A Semana Cultural das Velas anima São Jorge e restantes “ilhas do triângulo” durante o mês de Julho. O programa composto de palestras, conferências, feira do livro, eventos náuticos, espectáculos musicais e feira gastronómica, contém atractivos que acabam por agradar a todos os gostos e torna a vila das Velas num local deveras animado. No mesmo mês, a vila da Calheta propõe um Festival de Julho repleto de desfiles etnográficos, música popular, provas desportivas e exposições.
As romarias que decorrem nas várias fajãs constituem ocasiões em que a devoção religiosa e os arraiais populares dão as mãos e onde não faltam modinhas tocadas na tradicional viola da terra.
As Festas do Espírito Santo, que mobilizam locais e forasteiros, decorrem entre Maio e Setembro, como no restante arquipélago.
Com fama internacional e gosto que dizem insuperável, o Queijo da Ilha de São Jorge será provavelmente o produto gastronómico mais conhecido dos Açores. A União de Cooperativas Agrícolas e Lacticínios de São Jorge, situada na Beira, funciona como casa dos processos de cura, classificação e certificação do queijo produzido na ilha. A Denominação de Origem só é atribuída aos exemplares cumpridores dos ingredientes e métodos tradicionais. Julga-se que a produção de queijo de leite de vaca remonta às influências dos flamengos que povoavam o Topo. O Queijo da Ilha de São Jorge, de pasta semi-mole ou dura, tem um ligeiro travo a picante, apresenta-se em forma redonda e pesa 7 a 12 quilogramas, sendo usualmente cortado em cunhas.
Nascidas e criadas espontaneamente na Reserva Natural e Área Ecológica Especial da Caldeira de Santo Cristo, as amêijoas são outra maravilha gastronómica exclusiva de São Jorge. A laguna costeira é o único sítio dos Açores onde existe este molusco, caracterizado por dimensões, sabor e textura carnuda únicas. A apanha da amêijoa está condicionada e o petisco só pode ser apreciado em alguns restaurantes.
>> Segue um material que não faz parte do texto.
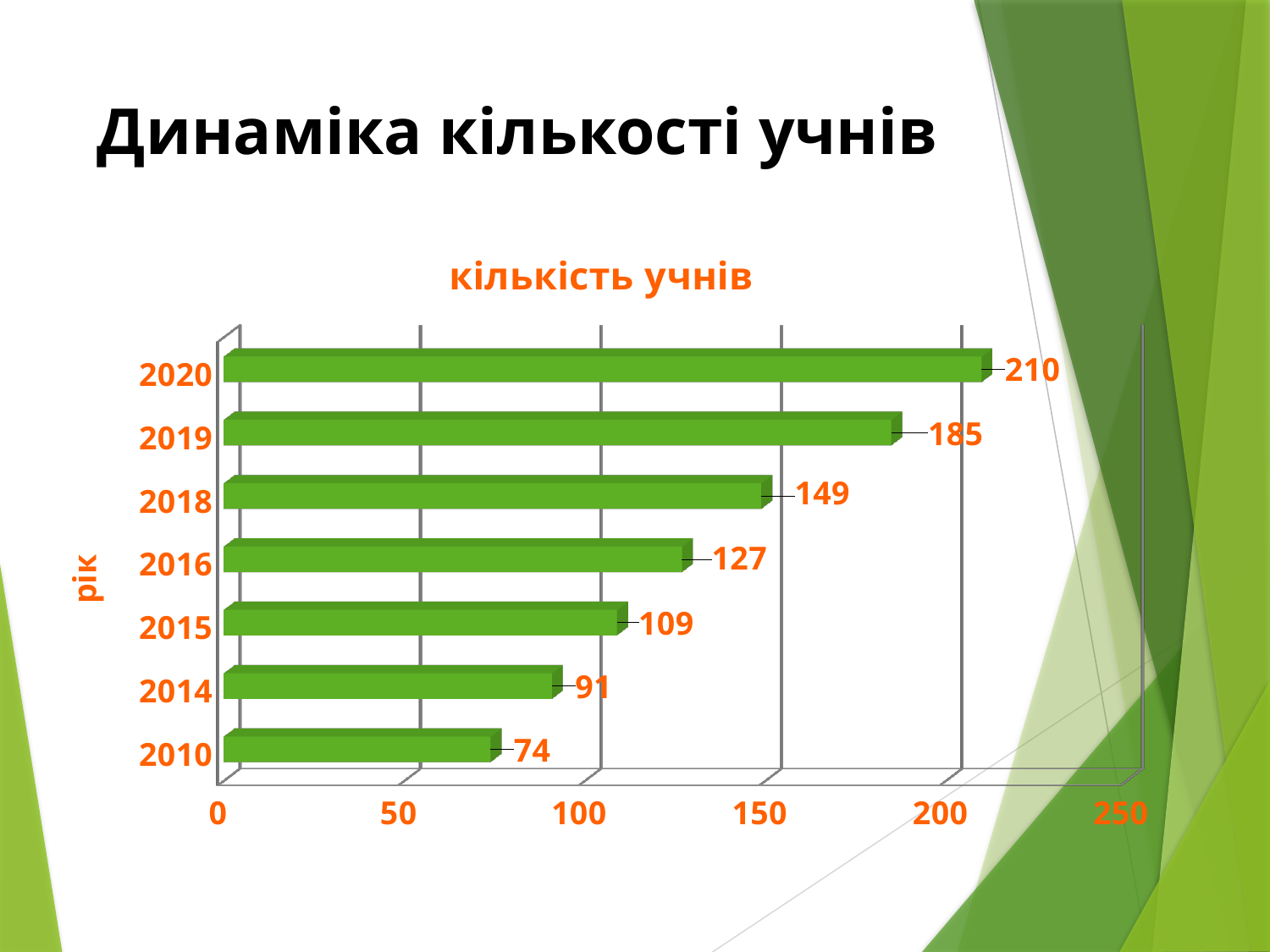
What is the number of students (кількість учнів) for 2020? 210 What is the difference between the number of students in 2019 and in 2018? 36 Which year has the lowest number of students? 2010 Which year has more students, 2015 or 2016? 2016 Which year has the highest number of students? 2020 What is the number of students for 2014? 91 How many years are shown in the chart? 7 Is the value for 2018 greater or less than 100? greater What is the difference between the number of students in 2020 and in 2010? 136 What kind of chart is shown on the slide? Bar chart What is the title of the chart? кількість учнів What is the number of students for 2016? 127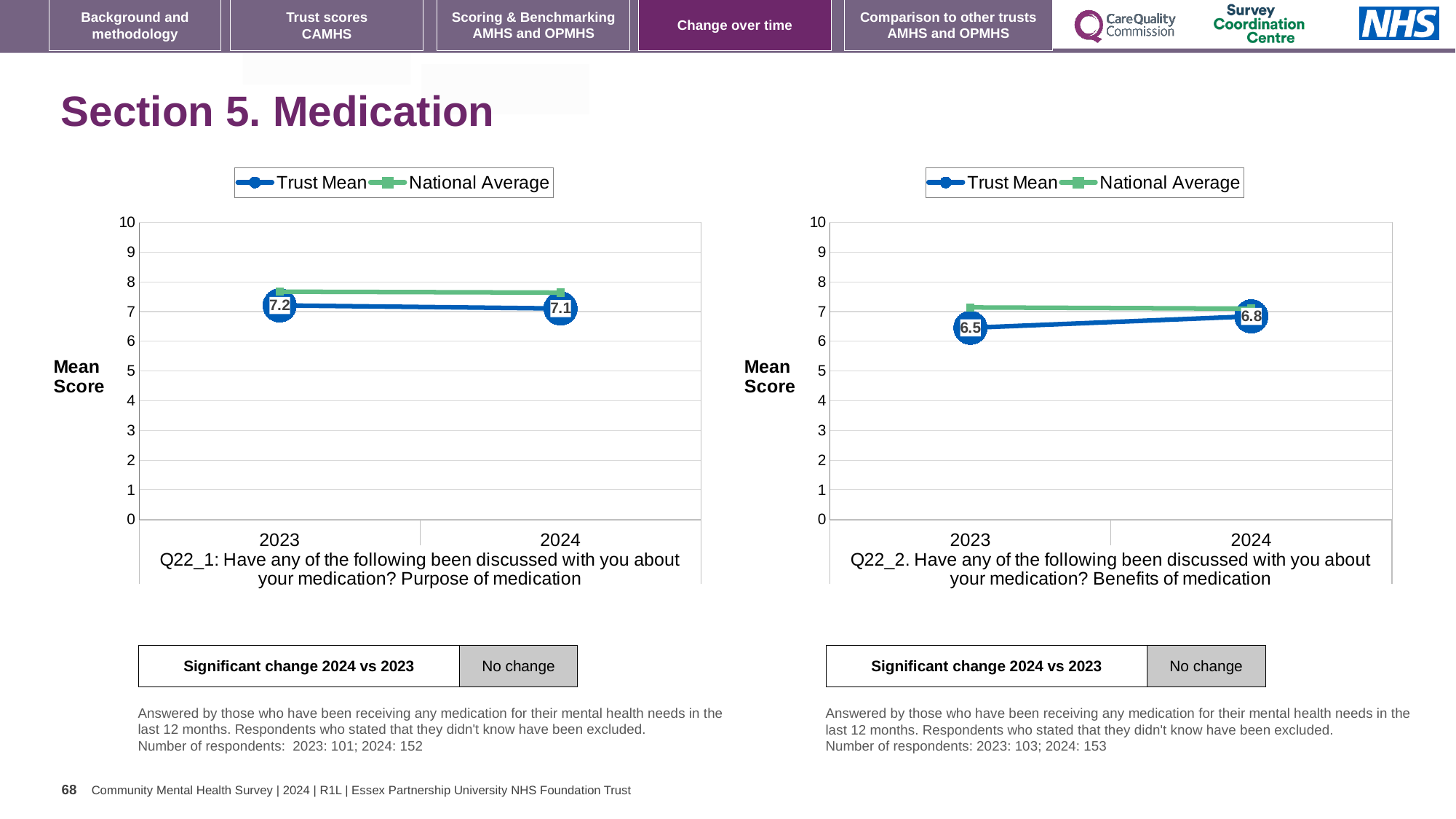
In the right chart (Q22_2: Benefits of medication), what is the Trust Mean for 2024? 6.8 In the right chart (Q22_2: Benefits of medication), does the Trust Mean rise or fall from 2023 to 2024? rise In the right chart (Q22_2: Benefits of medication), what is the Trust Mean for 2023? 6.5 In the left chart (Q22_1: Purpose of medication), what is the difference between the Trust Mean in 2023 and 2024? 0.1 In the left chart (Q22_1: Purpose of medication), what is the Trust Mean for 2023? 7.2 What kind of chart is the right chart (Q22_2: Benefits of medication)? line chart In the right chart (Q22_2: Benefits of medication), by how much did the Trust Mean change from 2023 to 2024? 0.3 In the left chart (Q22_1: Purpose of medication), what is the Trust Mean for 2024? 7.1 How many series does the legend of the left chart (Q22_1: Purpose of medication) list? 2 In the left chart (Q22_1: Purpose of medication), is the National Average for 2023 greater or less than 7? greater In the left chart (Q22_1: Purpose of medication), does the Trust Mean rise or fall from 2023 to 2024? fall In the right chart (Q22_2: Benefits of medication), which is larger in 2023, the Trust Mean or the National Average? National Average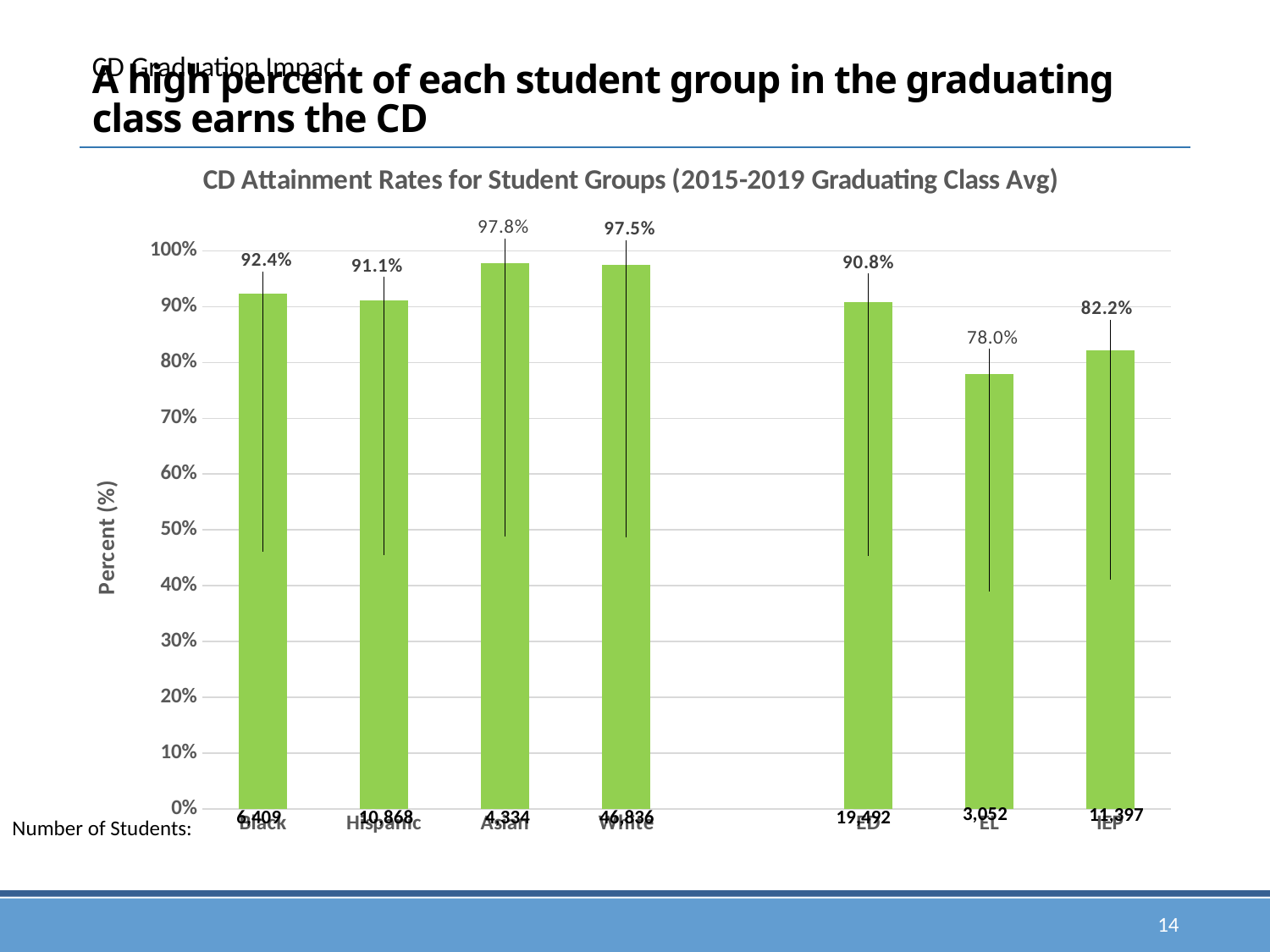
Which student group has the highest CD attainment rate? Asian What is the difference between the CD attainment rates for Black and Hispanic students? 1.3 percentage points What type of chart is used to show the CD attainment rates? Bar chart What is the difference between the CD attainment rates for Asian and EL students? 19.8 percentage points What is the CD attainment rate for ED students? 90.8% What is the CD attainment rate for EL students? 78.0% What is the CD attainment rate for IEP students? 82.2% How many student groups are shown in the chart? 7 Which has a higher CD attainment rate, Black students or ED students? Black What is the CD attainment rate for Black students? 92.4% Is the CD attainment rate for EL students greater or less than 80%? less Which student group has the lowest CD attainment rate? EL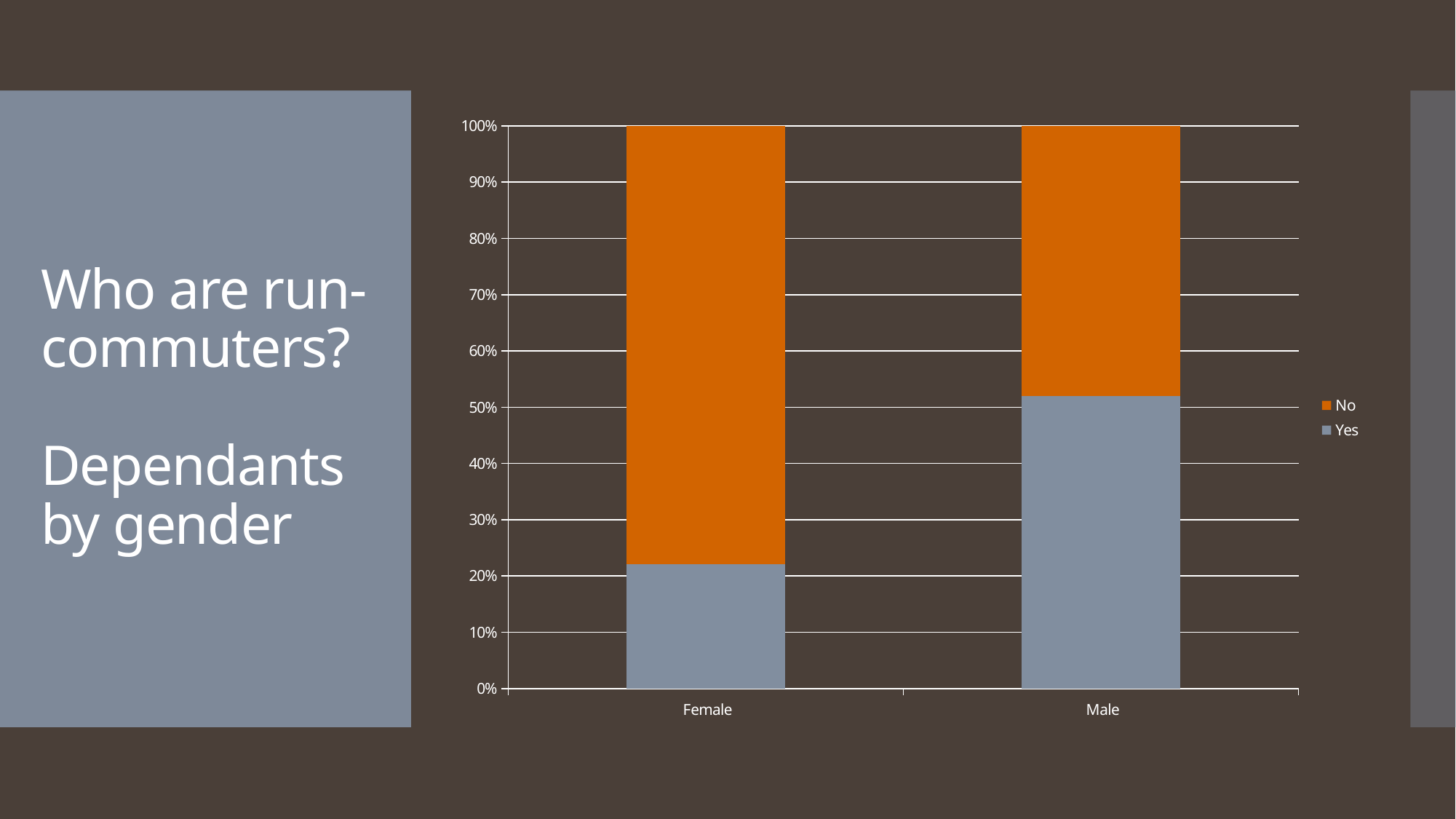
Which category has the larger "Yes" share, Female or Male? Male What kind of chart is shown on the slide? Stacked bar chart What colour represents the "No" series in the chart? Orange Is the "No" value for Female greater or less than 70%? greater Is the "Yes" value for Male greater or less than 40%? greater Is the "Yes" value for Female greater or less than 30%? less What is the total height of the stacked bar for Female? 100% Which two series are listed in the chart's legend? No and Yes How many series does the chart's legend list? 2 How many categories are shown on the x axis of the chart? 2 Which category has the larger "No" share, Female or Male? Female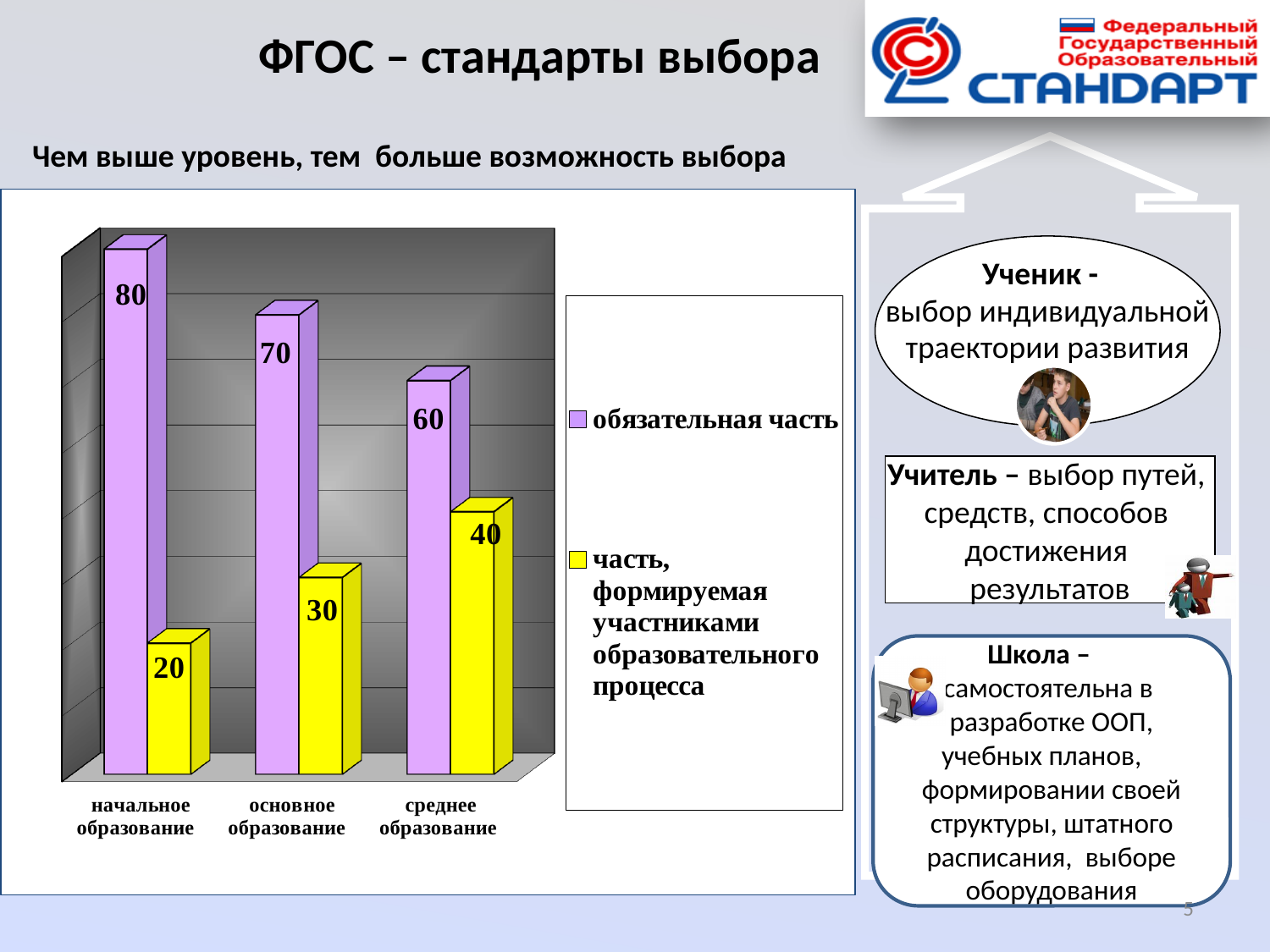
What colour are the bars for 'обязательная часть'? purple What is the value of 'часть, формируемая участниками образовательного процесса' for 'среднее образование'? 40 Does the value of 'обязательная часть' rise or fall from 'начальное образование' to 'среднее образование'? fall What kind of chart is shown on the slide? bar chart Which category has the lowest value for 'часть, формируемая участниками образовательного процесса'? начальное образование What is the difference between 'обязательная часть' and 'часть, формируемая участниками образовательного процесса' for 'основное образование'? 40 Which category has the highest value for 'обязательная часть'? начальное образование What is the value of 'обязательная часть' for 'начальное образование'? 80 How many series does the legend list? 2 How many categories are shown on the x axis of the chart? 3 Which is larger: 'обязательная часть' for 'среднее образование' or 'часть, формируемая участниками образовательного процесса' for 'среднее образование'? обязательная часть What is the value of 'обязательная часть' for 'основное образование'? 70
O microclima de algumas fajãs permitiu o aparecimento de raridades agrícolas, como uma plantação de cafezeiros, caso raro na Europa: na Fajã dos Vimes pode apreciar-se um café de paladar e aroma intenso, feito com grãos colhidos localmente. É um possível complemento, tal como a aguardente de canela, para a doçaria da ilha, onde coscorões, rosquilhas e bolos de coalhada são receitas tradicionais. As espécies, doce em forma de ferradura e com “janelas” por onde se espreita o recheio, são típicas da ilha. Existem várias versões da receita, que têm em comum a presença de especiarias como erva-doce, canela ou pimenta.